Cette réalité contient une leçon de premier ordre pour l’Afrique. Le continent occupe désormais une position centrale dans la recomposition mondiale. Il concentre des minerais critiques pour la transition énergétique (cobalt, lithium, manganèse, terres rares), dispose de réserves énergétiques substantielles et représente le principal réservoir démographique du XXIᵉ siècle, avec près de 2,5 milliards d’habitants projetés en 2050. Dans un monde multipolaire en gestation, l’Afrique n’est plus périphérique.

Mais, la centralité ne se confond pas avec la puissance. Si le continent ne parvient pas à structurer une stratégie cohérente, il risque de devenir un espace de compétition croisée entre intérêts américains, chinois, russes et européens. Chacun y chercherait non la domination territoriale directe, mais l’accès : aux ressources, aux marchés, aux votes diplomatiques aux Nations Unies, aux bases logistiques. Le multilatéralisme peut être un espace de négociation ou un théâtre de rivalités subies. La différence tient à la capacité de ceux qui y siègent à défendre des positions structurées.

L’histoire rappelle qu’il existe une marge entre alignement passif et isolement stérile. La Conférence de Bandung, en 1955, avait esquissé une voie d’autonomie stratégique dans un monde bipolaire. Aujourd’hui, la dynamique des BRICS témoigne d’une recomposition partielle du système international, même si elle ne constitue pas, en elle-même, une garantie pour les intérêts africains, dont les priorités ne coïncident pas nécessairement avec celles de Moscou, Pékin ou New Delhi.

La véritable question n’est donc pas de choisir un camp. Elle est d’accroître la capacité de négociation du continent dans un système qui ne récompense que les puissances constituées. Cela suppose une industrialisation réelle et endogène, une transformation locale des ressources plutôt que leur exportation brute, une intégration régionale effective appuyée sur des institutions crédibles, et une discipline institutionnelle qui permette d’honorer les engagements pris.
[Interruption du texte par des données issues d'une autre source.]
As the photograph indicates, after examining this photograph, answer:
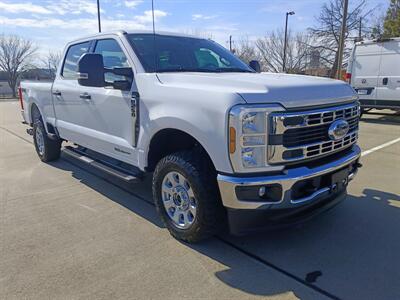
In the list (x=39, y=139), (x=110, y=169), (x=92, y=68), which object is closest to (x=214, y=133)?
(x=92, y=68)

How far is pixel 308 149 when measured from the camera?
2.81 meters

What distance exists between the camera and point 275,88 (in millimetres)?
2699

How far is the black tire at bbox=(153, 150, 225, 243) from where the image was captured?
9.68ft

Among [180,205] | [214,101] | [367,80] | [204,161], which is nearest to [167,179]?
[180,205]

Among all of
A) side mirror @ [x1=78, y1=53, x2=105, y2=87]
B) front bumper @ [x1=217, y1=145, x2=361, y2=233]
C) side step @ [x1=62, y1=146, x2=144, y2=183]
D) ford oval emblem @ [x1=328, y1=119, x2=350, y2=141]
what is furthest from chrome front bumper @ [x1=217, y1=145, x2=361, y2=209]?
side mirror @ [x1=78, y1=53, x2=105, y2=87]

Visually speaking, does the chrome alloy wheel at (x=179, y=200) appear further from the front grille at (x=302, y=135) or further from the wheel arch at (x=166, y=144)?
the front grille at (x=302, y=135)

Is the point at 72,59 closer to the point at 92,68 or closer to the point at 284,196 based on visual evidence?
the point at 92,68

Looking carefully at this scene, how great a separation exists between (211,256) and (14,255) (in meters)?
1.74

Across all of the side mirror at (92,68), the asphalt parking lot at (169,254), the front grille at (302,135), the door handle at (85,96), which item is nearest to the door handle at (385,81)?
the asphalt parking lot at (169,254)

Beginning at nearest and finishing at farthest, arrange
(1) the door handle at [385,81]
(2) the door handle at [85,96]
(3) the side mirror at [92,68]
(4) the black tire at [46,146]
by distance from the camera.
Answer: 1. (3) the side mirror at [92,68]
2. (2) the door handle at [85,96]
3. (4) the black tire at [46,146]
4. (1) the door handle at [385,81]

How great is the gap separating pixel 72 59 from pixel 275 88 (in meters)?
3.62

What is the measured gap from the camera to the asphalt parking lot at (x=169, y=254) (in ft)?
8.48

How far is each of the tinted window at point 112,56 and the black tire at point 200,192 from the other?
1.21m

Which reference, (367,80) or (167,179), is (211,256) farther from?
(367,80)
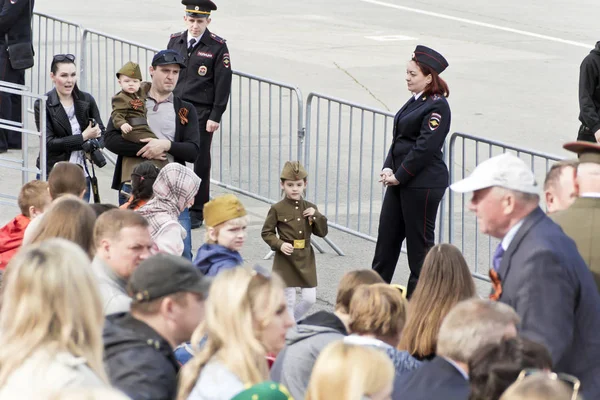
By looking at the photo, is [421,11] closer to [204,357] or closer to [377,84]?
[377,84]

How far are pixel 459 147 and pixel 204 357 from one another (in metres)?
9.52

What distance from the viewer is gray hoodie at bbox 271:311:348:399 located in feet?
15.8

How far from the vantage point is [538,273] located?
15.7 feet

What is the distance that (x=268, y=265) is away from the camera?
9195mm

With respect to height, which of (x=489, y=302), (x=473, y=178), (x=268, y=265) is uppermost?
(x=473, y=178)

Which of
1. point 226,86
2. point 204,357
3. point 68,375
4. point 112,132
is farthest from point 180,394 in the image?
point 226,86

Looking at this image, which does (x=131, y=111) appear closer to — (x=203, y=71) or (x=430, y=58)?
(x=203, y=71)

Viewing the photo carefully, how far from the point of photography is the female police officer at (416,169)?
809cm

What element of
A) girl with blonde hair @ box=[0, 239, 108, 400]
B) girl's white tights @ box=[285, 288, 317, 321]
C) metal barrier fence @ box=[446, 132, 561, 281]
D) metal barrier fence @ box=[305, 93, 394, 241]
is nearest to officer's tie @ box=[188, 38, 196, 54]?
metal barrier fence @ box=[305, 93, 394, 241]

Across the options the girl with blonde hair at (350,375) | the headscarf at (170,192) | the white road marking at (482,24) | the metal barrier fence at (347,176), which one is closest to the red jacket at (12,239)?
the headscarf at (170,192)

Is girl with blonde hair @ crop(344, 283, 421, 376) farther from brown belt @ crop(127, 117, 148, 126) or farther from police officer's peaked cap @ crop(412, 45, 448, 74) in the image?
brown belt @ crop(127, 117, 148, 126)

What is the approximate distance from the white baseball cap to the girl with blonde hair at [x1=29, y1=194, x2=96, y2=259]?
5.97ft

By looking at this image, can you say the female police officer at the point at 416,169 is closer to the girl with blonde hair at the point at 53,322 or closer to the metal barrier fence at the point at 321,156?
the metal barrier fence at the point at 321,156

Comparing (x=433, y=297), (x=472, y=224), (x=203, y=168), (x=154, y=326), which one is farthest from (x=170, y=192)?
(x=472, y=224)
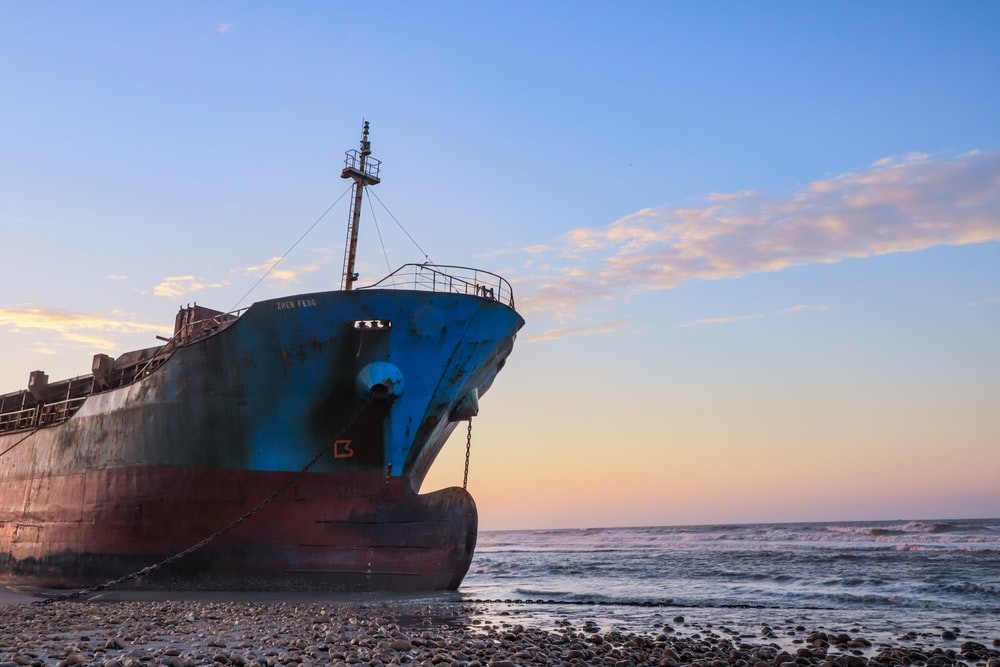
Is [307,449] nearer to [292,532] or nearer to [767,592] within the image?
[292,532]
La souveraineté ne se proclame pas dans des discours : elle se construit dans des bilans industriels, des budgets maîtrisés et des partenariats négociés d’égal à égal.

La retenue de la Russie et de la Chine face à l’Iran offre ainsi une leçon stratégique d’une portée universelle : les grandes puissances n’agissent pas par réflexe idéologique ou par loyauté de façade. Elles agissent par calcul structuré, en pesant chaque engagement à l’aune de leurs intérêts vitaux. Elles évitent la guerre totale non par générosité, mais parce qu’elle mettrait en péril leur propre existence.

Dans un monde d’équilibre instable, la prudence n’est pas faiblesse. Elle est rationalité souveraine. L’Afrique, elle aussi, doit adopter cette rationalité. Elle doit consolider ses propres fondations économiques, institutionnelles, diplomatiques, plutôt que de reproduire ou de se soumettre aux rivalités extérieures. La guerre mondiale n’éclate pas aujourd’hui parce que son coût serait insupportable pour ceux qui en auraient les moyens. Mais, la compétition mondiale, elle, s’intensifie à chaque décennie, à chaque crise, à chaque recomposition des rapports de force.

Dans cette compétition prolongée, ceux qui ne définissent pas leur stratégie finissent intégrés et relégués à une position subordonnée à celle des autres. La multipolarité peut être une opportunité historique pour l’Afrique. À condition qu’elle ne soit pas subie, mais activement négociée.